NEW YORK It’s a common dilemma for planners of tasting events: Fill a room with chefs passing out their food and, while you’ll attract a swarm of hungry diners, you’ll also have a hard time getting their attention for any kind of formal announcement. For Food & Wine’s Best New Chef’s event, which honors a crop of top toques each year with a food-filled reception, the solution is simple—march a band through the mob. At least, that’s what the American Express title did for the event in 2007. The year before that, a Stomp-style group called Street Beats banged pots and pans while winding their way through the hundreds of attendees. In fact, since 2004 the magazine has employed a wide array of entertainers to draw the crowd’s attention and introduce the night’s honorees.
By and large, the recipe for this component of the event has mixed music with dance or movement, often with timely pop culture references. For instance, Food & Wine promotion manager Shanette Vega brought in a tracksuit-clad dance team to do a short routine to a mix of hip-hop and Broadway music in 2008. The troupe, dubbed Iconic, was featured on MTV’s America’s Best Dance Crew, which premiered just two months before the 800-person event at Espace. At the 2010 Mad Men-inspired iteration, it was a group of Vegas-style showgirls decked out in top hats and feather tails dancing on the edge of the pool to Frank Sinatra’s “New York, New York,” which morphed into Jay-Z’s “Empire State of Mind.”

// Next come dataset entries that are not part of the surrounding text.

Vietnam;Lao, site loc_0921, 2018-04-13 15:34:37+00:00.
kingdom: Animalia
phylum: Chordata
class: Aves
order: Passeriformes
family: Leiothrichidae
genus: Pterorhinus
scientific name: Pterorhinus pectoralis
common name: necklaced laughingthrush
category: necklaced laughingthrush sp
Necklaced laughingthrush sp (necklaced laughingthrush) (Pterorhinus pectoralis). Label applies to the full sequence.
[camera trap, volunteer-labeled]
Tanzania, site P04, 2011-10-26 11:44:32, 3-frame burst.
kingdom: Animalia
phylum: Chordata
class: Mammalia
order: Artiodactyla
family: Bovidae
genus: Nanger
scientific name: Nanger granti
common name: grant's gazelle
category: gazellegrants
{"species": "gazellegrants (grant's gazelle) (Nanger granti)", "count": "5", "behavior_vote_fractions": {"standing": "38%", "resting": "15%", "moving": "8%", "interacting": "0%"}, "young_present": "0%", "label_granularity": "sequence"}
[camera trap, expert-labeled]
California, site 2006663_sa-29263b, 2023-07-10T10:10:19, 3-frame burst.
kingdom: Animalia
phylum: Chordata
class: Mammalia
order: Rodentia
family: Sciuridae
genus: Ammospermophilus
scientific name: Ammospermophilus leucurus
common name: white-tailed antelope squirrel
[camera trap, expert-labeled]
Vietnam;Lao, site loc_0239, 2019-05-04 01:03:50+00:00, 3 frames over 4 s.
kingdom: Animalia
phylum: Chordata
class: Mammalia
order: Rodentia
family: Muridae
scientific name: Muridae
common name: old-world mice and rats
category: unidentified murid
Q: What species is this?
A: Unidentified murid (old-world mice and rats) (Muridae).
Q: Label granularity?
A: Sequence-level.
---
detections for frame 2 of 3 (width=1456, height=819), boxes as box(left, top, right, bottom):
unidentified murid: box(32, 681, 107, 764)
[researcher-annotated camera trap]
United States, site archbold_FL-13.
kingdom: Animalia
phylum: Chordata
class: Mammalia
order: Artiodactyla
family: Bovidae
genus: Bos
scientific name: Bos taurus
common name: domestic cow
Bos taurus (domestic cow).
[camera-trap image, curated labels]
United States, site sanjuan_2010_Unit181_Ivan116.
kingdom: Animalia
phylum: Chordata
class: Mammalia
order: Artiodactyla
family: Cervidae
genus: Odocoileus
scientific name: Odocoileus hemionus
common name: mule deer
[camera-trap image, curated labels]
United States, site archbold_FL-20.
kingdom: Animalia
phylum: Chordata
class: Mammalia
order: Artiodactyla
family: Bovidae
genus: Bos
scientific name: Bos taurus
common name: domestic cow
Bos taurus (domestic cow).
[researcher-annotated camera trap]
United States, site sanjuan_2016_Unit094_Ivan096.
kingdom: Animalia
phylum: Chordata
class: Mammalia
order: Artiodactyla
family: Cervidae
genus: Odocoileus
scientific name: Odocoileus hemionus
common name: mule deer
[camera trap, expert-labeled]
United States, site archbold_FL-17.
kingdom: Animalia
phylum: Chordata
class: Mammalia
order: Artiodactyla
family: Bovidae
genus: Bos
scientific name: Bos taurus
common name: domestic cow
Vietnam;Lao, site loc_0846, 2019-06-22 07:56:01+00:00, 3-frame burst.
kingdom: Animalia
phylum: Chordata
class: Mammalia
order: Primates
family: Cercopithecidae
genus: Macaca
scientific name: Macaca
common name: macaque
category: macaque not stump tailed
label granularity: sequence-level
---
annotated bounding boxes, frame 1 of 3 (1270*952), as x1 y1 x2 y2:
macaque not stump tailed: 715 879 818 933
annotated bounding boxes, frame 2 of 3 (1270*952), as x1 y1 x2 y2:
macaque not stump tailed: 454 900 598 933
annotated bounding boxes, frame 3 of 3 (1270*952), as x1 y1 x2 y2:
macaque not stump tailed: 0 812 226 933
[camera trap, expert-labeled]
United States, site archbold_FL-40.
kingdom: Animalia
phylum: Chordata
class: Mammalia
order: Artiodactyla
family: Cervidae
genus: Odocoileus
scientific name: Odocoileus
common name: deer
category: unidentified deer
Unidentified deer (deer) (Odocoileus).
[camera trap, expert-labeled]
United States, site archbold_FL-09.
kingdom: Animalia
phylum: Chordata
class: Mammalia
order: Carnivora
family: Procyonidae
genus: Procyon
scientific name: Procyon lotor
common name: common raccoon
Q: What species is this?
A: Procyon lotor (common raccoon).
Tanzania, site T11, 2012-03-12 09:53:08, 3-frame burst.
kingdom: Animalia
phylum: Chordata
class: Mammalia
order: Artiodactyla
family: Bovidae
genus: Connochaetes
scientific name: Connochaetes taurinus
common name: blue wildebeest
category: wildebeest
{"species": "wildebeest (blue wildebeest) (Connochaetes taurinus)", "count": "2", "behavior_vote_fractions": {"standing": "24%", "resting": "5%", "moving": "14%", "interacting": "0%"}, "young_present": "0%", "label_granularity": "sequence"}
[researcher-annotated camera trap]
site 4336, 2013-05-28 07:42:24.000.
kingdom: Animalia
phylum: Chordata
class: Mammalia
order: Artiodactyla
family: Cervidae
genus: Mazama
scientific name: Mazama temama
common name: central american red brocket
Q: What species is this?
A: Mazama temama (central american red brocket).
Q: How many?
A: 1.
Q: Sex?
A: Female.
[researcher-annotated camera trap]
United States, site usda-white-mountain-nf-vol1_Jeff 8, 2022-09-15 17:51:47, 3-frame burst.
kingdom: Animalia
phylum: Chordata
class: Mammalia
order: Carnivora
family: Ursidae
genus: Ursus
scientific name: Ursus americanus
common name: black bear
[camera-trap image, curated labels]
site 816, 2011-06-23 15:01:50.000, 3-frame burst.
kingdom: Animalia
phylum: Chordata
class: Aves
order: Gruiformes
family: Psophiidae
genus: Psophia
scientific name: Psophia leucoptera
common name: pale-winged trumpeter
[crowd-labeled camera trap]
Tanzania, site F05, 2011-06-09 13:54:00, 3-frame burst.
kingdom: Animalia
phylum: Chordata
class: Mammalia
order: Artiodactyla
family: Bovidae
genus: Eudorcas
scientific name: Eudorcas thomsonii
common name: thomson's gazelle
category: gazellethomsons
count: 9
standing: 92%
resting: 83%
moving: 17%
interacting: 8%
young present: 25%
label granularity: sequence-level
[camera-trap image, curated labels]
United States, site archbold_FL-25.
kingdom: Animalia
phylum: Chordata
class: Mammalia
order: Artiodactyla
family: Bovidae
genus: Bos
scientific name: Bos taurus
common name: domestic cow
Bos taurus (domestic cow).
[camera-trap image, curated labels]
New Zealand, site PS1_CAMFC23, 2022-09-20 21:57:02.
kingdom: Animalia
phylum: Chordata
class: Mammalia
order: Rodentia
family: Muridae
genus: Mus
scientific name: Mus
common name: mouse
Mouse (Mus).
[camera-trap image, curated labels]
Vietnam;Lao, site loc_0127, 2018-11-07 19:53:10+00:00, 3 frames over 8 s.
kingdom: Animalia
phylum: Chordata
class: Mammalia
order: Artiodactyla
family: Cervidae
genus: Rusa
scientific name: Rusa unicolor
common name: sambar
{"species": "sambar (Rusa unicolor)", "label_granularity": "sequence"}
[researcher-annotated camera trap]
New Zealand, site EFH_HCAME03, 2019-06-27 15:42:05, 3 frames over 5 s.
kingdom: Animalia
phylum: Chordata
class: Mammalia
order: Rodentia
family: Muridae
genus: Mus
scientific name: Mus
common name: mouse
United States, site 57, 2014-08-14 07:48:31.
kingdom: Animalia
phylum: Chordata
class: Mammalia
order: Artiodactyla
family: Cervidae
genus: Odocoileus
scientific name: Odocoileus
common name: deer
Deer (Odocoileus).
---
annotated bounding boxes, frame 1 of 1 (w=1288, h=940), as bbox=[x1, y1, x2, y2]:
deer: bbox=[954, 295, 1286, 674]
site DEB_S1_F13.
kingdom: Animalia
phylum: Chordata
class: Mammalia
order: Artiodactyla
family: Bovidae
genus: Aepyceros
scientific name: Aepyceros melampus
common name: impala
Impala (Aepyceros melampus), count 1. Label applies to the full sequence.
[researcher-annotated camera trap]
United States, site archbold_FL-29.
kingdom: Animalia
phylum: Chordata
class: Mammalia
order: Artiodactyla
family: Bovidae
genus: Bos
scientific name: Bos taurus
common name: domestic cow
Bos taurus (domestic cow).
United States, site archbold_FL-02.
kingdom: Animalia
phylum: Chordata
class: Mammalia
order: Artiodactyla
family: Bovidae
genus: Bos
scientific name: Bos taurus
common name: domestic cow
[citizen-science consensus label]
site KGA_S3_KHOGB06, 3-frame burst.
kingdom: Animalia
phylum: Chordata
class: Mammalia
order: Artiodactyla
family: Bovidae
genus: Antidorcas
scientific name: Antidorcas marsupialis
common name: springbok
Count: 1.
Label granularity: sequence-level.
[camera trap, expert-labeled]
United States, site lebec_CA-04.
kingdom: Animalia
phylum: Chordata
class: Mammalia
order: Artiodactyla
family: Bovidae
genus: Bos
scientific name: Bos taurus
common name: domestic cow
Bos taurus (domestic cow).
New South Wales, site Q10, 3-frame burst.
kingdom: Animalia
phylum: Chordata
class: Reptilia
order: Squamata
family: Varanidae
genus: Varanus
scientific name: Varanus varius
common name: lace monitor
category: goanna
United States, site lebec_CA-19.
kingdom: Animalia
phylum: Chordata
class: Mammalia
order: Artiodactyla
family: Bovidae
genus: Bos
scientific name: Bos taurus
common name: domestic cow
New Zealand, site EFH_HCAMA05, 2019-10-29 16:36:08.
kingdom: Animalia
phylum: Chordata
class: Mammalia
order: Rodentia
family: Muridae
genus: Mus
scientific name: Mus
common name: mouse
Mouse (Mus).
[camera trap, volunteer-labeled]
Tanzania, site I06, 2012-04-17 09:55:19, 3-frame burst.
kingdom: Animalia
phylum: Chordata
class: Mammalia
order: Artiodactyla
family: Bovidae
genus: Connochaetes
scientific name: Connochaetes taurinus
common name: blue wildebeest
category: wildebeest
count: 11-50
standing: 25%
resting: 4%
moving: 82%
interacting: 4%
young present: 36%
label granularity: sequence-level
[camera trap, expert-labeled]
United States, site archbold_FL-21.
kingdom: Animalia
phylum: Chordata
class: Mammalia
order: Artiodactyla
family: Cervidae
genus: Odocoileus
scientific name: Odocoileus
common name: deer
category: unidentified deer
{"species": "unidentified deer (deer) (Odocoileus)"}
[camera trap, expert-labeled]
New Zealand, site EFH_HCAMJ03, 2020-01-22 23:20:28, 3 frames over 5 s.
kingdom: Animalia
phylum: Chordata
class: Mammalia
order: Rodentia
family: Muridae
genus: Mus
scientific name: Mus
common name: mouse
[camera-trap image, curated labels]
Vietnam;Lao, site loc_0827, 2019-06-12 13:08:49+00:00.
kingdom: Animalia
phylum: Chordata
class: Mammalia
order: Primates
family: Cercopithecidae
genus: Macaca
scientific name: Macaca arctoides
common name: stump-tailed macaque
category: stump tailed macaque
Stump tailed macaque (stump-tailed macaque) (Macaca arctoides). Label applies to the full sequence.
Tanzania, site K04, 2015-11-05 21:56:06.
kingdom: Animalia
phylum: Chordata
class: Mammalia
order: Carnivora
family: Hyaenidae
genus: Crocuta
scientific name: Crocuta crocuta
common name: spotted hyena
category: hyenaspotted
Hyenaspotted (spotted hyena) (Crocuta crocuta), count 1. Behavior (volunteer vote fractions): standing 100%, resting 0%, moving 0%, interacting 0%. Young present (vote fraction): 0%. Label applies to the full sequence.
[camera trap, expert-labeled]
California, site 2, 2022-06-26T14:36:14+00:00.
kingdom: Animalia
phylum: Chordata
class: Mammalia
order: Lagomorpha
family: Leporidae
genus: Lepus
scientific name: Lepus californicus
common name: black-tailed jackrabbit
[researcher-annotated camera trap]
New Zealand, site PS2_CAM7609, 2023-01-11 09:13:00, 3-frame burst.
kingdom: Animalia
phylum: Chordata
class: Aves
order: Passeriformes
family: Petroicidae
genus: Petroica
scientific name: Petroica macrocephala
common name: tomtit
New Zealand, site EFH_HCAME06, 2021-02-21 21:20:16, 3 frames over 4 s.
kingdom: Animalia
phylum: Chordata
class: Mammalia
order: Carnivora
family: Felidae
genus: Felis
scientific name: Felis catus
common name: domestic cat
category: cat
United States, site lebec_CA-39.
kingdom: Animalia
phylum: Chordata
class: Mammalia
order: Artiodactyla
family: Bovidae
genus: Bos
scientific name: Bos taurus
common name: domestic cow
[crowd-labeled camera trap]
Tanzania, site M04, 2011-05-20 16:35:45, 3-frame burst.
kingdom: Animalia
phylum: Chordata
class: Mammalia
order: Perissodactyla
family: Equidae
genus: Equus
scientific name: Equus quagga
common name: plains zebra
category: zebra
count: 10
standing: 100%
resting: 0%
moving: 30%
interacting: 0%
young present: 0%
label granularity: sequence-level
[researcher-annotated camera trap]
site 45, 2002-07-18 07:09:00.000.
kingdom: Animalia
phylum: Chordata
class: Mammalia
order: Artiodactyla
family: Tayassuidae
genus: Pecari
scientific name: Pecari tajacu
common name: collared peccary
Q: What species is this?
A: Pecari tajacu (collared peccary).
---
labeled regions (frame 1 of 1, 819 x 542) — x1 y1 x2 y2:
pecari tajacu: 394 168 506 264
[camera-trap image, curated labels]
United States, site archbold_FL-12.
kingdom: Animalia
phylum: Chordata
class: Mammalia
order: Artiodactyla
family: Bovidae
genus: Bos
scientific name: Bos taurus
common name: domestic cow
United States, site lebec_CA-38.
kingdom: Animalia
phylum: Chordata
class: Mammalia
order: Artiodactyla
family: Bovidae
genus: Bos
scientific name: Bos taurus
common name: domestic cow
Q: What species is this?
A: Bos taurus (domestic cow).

Another element that’s become something of a trademark for the party is the use of an unusual or new location. Food & Wine has gathered guests at the Beaux-Arts-style Surrogate’s Court building—a grand and elegant space popular for film and television shoots, but rarely used for events. It was the first to host an outing at the historic Battery Maritime Building after its $60 million restoration, and this year took over four floors of Bohemian National Hall, the Upper East Side home of the Consulate General of the Czech Republic.